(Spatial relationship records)

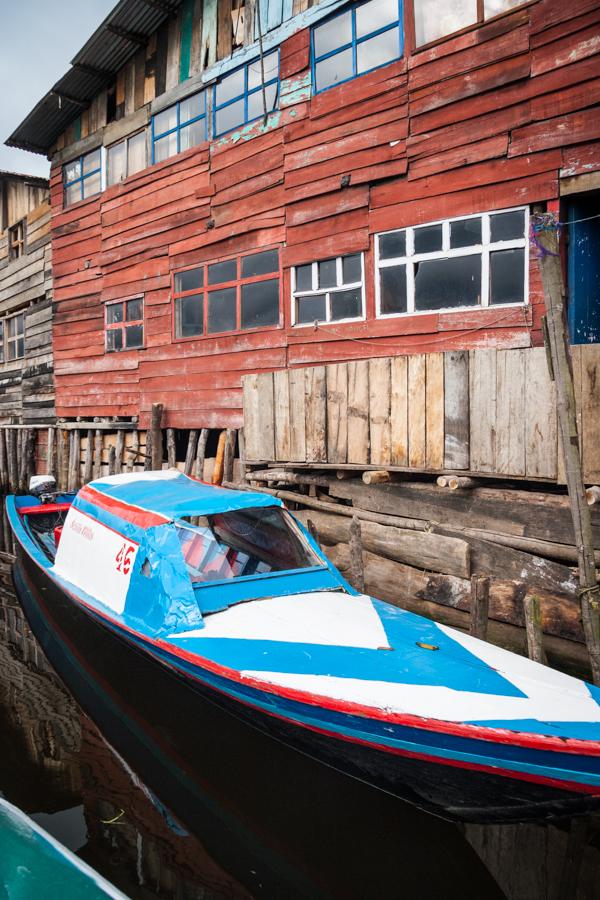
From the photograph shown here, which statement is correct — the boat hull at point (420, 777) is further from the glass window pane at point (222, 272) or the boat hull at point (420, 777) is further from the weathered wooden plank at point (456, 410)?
the glass window pane at point (222, 272)

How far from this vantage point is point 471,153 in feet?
27.8

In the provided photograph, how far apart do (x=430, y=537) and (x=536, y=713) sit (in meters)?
3.22

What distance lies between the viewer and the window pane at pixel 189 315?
12.3 m

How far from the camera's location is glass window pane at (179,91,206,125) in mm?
11969

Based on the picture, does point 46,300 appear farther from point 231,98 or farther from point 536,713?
point 536,713

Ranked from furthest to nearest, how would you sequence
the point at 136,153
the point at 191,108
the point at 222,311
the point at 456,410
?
the point at 136,153 < the point at 191,108 < the point at 222,311 < the point at 456,410

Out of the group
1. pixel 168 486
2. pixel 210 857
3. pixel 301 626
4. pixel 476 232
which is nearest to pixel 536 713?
pixel 301 626

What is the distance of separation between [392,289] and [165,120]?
6.84 m

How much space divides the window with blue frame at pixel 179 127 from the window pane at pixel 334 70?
280 centimetres

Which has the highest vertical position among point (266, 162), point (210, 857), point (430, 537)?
point (266, 162)

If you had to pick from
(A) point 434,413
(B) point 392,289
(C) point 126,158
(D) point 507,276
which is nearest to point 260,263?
(B) point 392,289

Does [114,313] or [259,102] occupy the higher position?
[259,102]

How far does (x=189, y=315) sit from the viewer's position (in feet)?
41.2

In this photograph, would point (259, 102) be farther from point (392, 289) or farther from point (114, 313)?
point (114, 313)
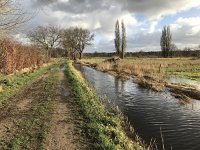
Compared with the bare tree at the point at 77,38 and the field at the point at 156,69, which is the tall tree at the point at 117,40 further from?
the field at the point at 156,69

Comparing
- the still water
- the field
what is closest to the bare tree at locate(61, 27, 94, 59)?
the field

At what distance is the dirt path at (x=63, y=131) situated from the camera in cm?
1034

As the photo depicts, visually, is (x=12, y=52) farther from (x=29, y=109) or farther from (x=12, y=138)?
(x=12, y=138)

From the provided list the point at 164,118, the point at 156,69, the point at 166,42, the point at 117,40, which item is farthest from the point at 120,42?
the point at 164,118

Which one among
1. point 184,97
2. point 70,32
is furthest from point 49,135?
point 70,32

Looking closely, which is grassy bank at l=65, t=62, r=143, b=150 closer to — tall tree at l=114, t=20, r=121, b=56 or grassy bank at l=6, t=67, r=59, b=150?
grassy bank at l=6, t=67, r=59, b=150

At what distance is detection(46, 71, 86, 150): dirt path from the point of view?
10.3 meters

Written instruction →
Give again only the lines starting at the one that contains "From the provided" and running to the end of the data.

Correct answer →
From the provided list the point at 164,118, the point at 156,69, the point at 166,42, the point at 117,40, which item is farthest from the point at 120,42?
the point at 164,118

Which one among
1. point 184,97
2. point 70,32
is furthest from point 49,135?
point 70,32

Looking closely, which is grassy bank at l=65, t=62, r=143, b=150 closer to — tall tree at l=114, t=20, r=121, b=56 or grassy bank at l=6, t=67, r=59, b=150?
grassy bank at l=6, t=67, r=59, b=150

At what distance is detection(46, 71, 86, 150): dirt path from the point of view?
10.3 meters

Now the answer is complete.